### WHAT TO DO
Copy out the data exactly as it appears, without a single image.

ENTRIES PROVIDED section start

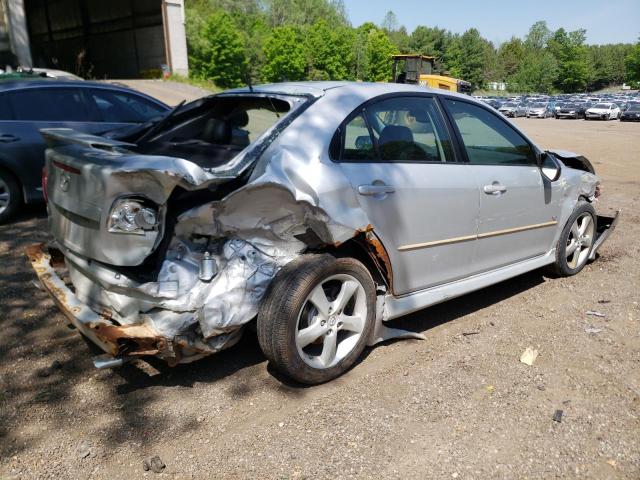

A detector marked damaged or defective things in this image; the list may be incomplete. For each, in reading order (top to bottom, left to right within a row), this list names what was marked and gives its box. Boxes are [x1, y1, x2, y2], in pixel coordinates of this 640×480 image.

damaged silver car [28, 81, 620, 382]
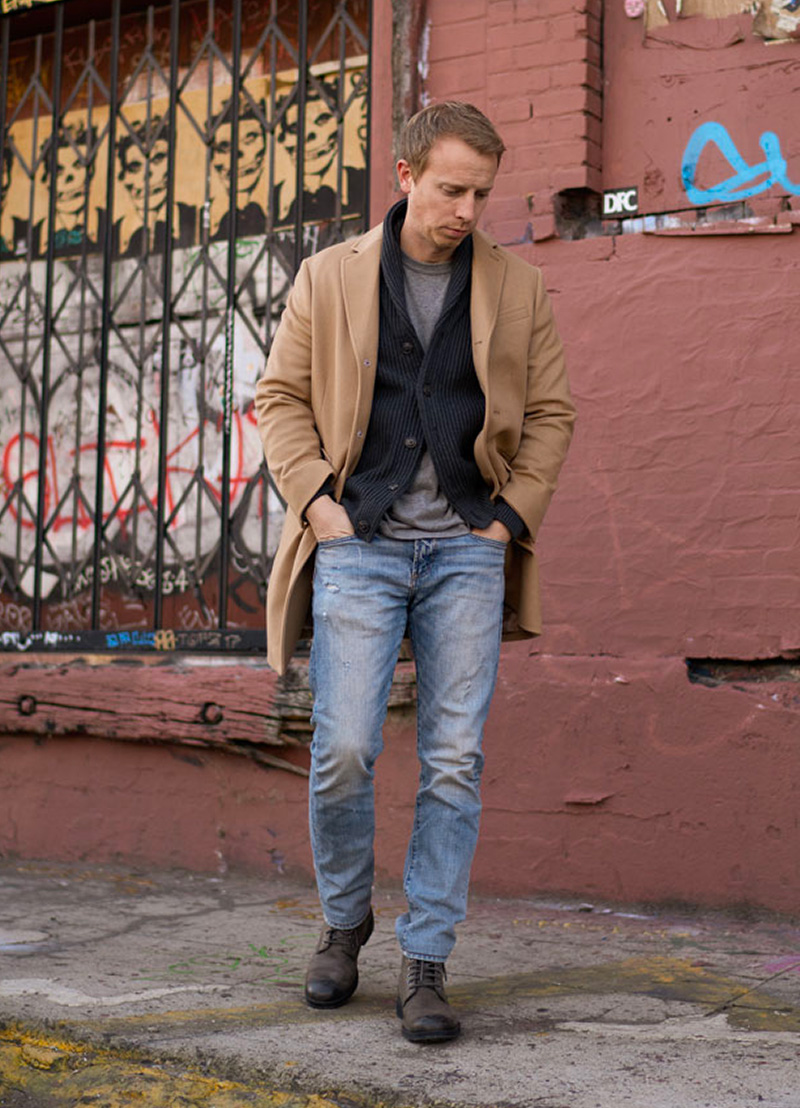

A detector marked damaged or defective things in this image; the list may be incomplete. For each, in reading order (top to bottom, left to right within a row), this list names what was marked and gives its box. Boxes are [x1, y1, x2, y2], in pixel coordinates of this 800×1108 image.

cracked pavement [1, 864, 797, 1108]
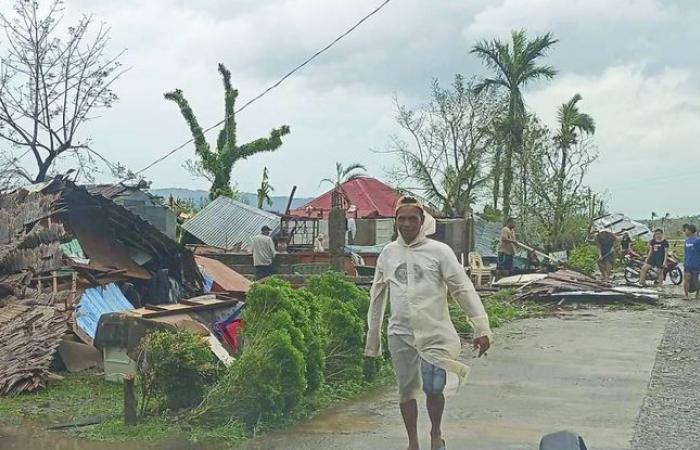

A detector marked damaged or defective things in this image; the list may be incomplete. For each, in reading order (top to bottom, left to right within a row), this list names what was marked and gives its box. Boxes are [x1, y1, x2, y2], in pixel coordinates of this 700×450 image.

damaged house [0, 178, 202, 396]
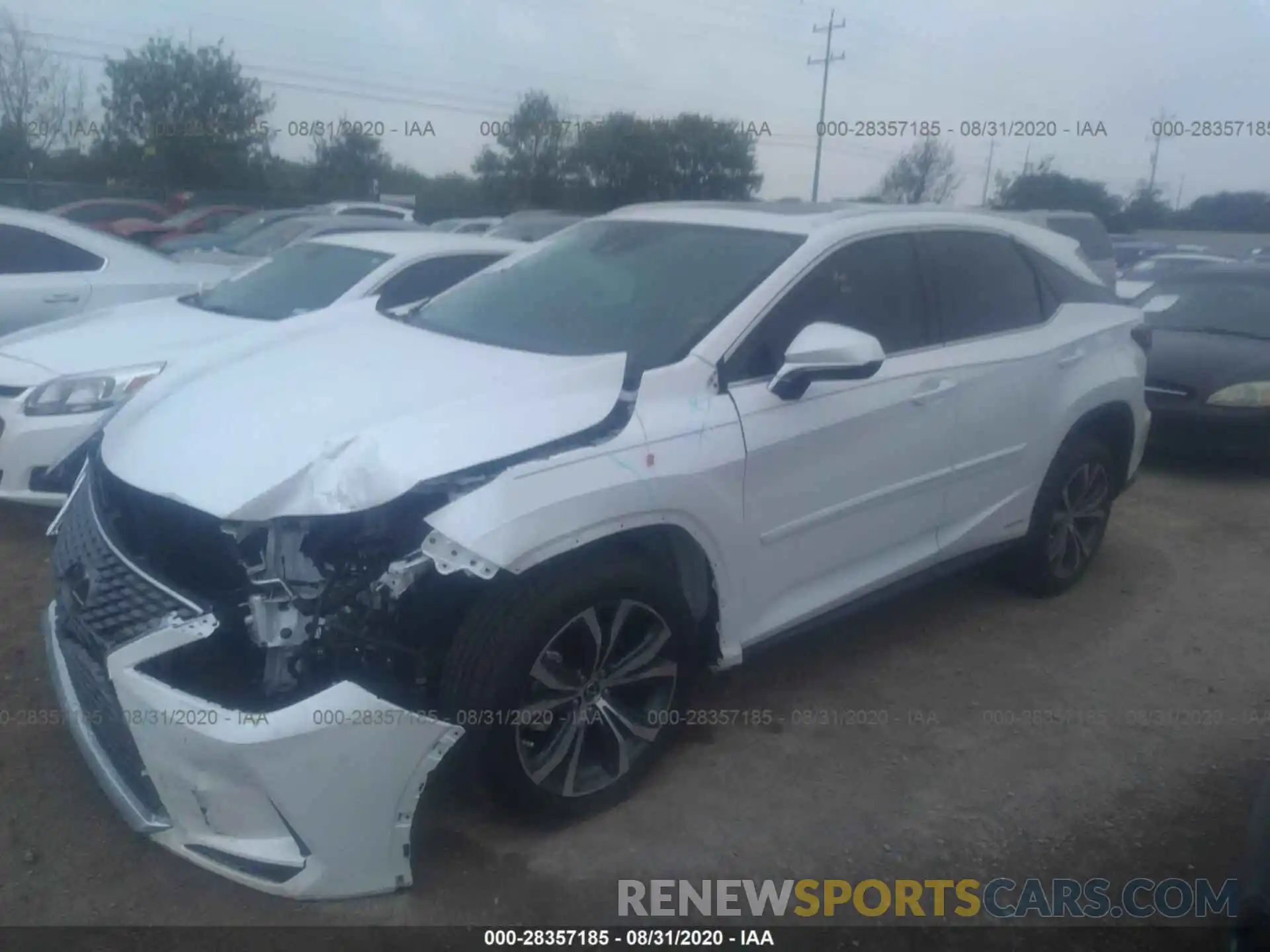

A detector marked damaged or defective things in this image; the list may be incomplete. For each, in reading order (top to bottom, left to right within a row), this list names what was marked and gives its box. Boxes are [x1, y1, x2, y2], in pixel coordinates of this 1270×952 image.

crumpled front hood [0, 299, 261, 378]
crumpled front hood [101, 299, 630, 516]
damaged white lexus rx [40, 201, 1154, 899]
broken front bumper [43, 603, 466, 899]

ENTRIES PROVIDED section end

### OUTPUT BELOW
A detector marked damaged or defective things in this image; the list may be incomplete. For each, in reading order (top to bottom, left to right within a row), this list names what was marked and gives its box. Boxes are [x1, y1, x2, y2], in pixel coordinates of this 640×480 image.

damaged silver car [28, 81, 620, 382]

A detector marked damaged or defective things in this image; the list may be incomplete. For each, in reading order (top to bottom, left to right within a row), this list names what was marked and gives its box. Boxes are [x1, y1, x2, y2], in pixel coordinates of this 800×1108 image.

cracked pavement [1, 864, 797, 1108]

A detector marked damaged or defective things in this image; the list may be incomplete. For each, in reading order (top to bottom, left to right within a row), this list names what was marked and gives its box. Boxes are [x1, y1, x2, y2], in pixel coordinates of this 700×450 image.

damaged house [0, 178, 202, 396]

A detector marked damaged or defective things in this image; the list may be incomplete. For each, in reading order (top to bottom, left to right within a row), this list names what was marked and gives its box. Boxes are [x1, y1, x2, y2], in pixel coordinates of this 1270×952 image.

crumpled front hood [0, 299, 261, 378]
crumpled front hood [101, 299, 630, 516]
damaged white lexus rx [40, 201, 1154, 899]
broken front bumper [43, 603, 466, 899]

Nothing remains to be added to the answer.